Virgil takes on the task because he is asked. In the poem the exiled Dante is lost and frightened and in need of rescue. In this he resembles Wordsworth who experienced a “treacherous desertion” of the soul when the French Revolution turned into the Terror. Wordsworth was rescued through the support of his sister Dorothy and the intervention of Nature (see HP, p142.) For Dante the rescue comes through the intervention of Beatrice. In the poem she is the agent of divine grace. In his commentary “The Figure of Beatrice” Charles Williams points out that Beatrice cannot command Virgil. She may astonish him by her beauty—“Her eyes outshone the firmament.” (Inf II, 55)— but his assistance in rescuing Dante is ultimately a matter of courtesy. (Williams quote Tyndal’s translation of St Paul: “Love suffereth long and is courteous.”) Virgil accepts her request, but it is only when his ghostly form is addressed by Dante, who appeals for help, that he takes on a corporeal form and the dialog can begin (Inf. I,65). In the journey through Hell and Purgatory the bond between Dante and Virgil increases until in the sacred wood of the earthly paradise Virgil departs and Dante is “orphaned”. This takes place when Beatrice appears in a magnificent pageant and Dante turns to Virgil, quoting a passage from the Aenaed relating to Dido and her love for Aeneus, only to find Virgil has departed, his task being completed (Perg. XXX, 46).
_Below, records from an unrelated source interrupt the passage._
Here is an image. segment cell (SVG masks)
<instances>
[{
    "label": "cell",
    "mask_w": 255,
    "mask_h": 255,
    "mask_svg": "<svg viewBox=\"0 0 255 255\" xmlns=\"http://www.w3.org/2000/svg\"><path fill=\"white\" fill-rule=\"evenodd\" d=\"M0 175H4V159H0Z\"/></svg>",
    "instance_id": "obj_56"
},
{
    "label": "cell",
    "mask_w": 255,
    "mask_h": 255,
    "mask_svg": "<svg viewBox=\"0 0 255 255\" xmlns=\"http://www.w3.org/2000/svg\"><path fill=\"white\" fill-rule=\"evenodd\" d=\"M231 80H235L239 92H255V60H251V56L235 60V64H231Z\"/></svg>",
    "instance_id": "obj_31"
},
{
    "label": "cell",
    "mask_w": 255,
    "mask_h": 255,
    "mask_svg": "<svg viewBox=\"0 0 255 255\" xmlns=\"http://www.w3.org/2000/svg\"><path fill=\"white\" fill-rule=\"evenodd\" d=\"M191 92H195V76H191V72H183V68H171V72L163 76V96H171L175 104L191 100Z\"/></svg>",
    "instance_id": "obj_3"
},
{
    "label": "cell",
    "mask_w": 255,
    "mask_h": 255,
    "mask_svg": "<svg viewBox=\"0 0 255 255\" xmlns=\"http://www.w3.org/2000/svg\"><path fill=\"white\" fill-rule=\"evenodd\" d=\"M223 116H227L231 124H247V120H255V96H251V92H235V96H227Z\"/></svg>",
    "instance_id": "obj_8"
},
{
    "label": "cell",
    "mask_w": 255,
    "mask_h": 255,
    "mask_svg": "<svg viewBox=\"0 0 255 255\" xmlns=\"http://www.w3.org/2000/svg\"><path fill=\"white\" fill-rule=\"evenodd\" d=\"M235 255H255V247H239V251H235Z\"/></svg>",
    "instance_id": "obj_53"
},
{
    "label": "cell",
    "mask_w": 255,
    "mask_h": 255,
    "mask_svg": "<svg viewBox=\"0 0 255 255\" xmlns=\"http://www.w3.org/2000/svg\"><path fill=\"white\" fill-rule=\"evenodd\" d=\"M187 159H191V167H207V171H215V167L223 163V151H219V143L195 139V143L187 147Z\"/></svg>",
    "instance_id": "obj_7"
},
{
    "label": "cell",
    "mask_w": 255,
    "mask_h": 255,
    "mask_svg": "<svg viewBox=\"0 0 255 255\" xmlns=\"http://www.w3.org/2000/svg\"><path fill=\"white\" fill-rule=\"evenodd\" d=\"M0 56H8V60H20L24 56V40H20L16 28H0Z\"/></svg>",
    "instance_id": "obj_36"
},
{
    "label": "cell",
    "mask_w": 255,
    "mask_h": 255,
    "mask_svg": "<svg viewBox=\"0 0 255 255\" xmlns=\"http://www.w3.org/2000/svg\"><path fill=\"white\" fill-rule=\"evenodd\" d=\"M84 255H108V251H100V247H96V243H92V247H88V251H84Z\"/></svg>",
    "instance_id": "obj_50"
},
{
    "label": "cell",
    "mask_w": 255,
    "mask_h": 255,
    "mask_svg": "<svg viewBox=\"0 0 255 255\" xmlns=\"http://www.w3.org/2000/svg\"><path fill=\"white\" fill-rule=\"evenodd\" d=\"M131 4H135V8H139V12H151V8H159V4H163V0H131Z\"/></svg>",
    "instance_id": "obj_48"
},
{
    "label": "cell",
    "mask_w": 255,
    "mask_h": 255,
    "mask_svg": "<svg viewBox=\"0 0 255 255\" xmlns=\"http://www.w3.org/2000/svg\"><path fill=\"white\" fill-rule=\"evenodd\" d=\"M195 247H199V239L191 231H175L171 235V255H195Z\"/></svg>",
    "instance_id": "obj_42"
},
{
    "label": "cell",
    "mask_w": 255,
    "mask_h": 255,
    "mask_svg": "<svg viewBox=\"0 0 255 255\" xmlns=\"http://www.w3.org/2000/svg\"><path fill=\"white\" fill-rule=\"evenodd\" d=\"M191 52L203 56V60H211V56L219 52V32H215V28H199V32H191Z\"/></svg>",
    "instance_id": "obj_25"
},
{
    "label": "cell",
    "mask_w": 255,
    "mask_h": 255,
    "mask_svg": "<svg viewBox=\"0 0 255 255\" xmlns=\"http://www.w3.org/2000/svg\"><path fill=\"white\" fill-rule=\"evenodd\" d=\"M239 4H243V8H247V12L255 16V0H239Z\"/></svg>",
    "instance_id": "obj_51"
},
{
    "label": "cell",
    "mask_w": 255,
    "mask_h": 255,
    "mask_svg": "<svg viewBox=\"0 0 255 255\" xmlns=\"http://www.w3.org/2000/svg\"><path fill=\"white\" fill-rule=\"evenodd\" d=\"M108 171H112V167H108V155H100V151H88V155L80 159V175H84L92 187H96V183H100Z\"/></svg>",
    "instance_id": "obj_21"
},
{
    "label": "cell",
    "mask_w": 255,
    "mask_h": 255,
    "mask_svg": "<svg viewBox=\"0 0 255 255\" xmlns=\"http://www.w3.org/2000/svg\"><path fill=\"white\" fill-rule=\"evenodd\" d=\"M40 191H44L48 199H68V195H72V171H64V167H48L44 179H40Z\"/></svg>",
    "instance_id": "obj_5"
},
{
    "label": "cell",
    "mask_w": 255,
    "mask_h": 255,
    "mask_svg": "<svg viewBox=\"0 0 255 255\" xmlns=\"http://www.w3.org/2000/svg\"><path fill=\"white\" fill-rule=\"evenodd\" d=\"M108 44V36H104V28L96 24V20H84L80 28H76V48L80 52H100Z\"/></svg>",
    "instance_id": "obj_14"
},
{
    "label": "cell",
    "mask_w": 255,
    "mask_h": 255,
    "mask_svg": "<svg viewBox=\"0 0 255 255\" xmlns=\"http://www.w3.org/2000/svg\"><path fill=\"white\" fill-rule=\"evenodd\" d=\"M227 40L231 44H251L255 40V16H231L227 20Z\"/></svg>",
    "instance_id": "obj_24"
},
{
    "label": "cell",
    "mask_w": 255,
It is easy to miss the utter strangeness of Virgil’s commission. Beatrice and Virgil belong to different theological universes separated by a great gulf. Her system centers on a single all loving and all powerful god. Virgil had cried: Can there be so much anger in the hearts of the heavenly gods? He could equally well have been a Himalayan Buddhist believing in many terrifiying earth spirits and mountain gods. How can she be sure he has changed to her system of belief? But Beatrice does not quibble about his theology. They are united in courtesy: he understands her compassion, she accepts his autonomy as a poet. It is as a poet that he can speak to Dante.

Addendum: The classical sublime


The Golden Bough; J.M.W. Turner, exhibited 1834, Tate Gallery. The Sibyl holds a sickle and the freshly cut bough in front of Lake Avernus, the legendary gateway to the Underworld. There are earlier more literal versions. A 1798 version is in the Tate Gallery. "Lake Avernus: Aeneas and the Cumaean Sybyl," 1814-15, is in the Yale Center for British Art. The 1834 version relates to Claud's Aeneus paintings and to Turner's Claud-inspired Carthage paintings. In these late Turner's the gold has taken over the painting. Sir James Frazer in Chapter 1 of the Golden Bough wrote: "Who does not know Turner's picture of the Golden Bough?"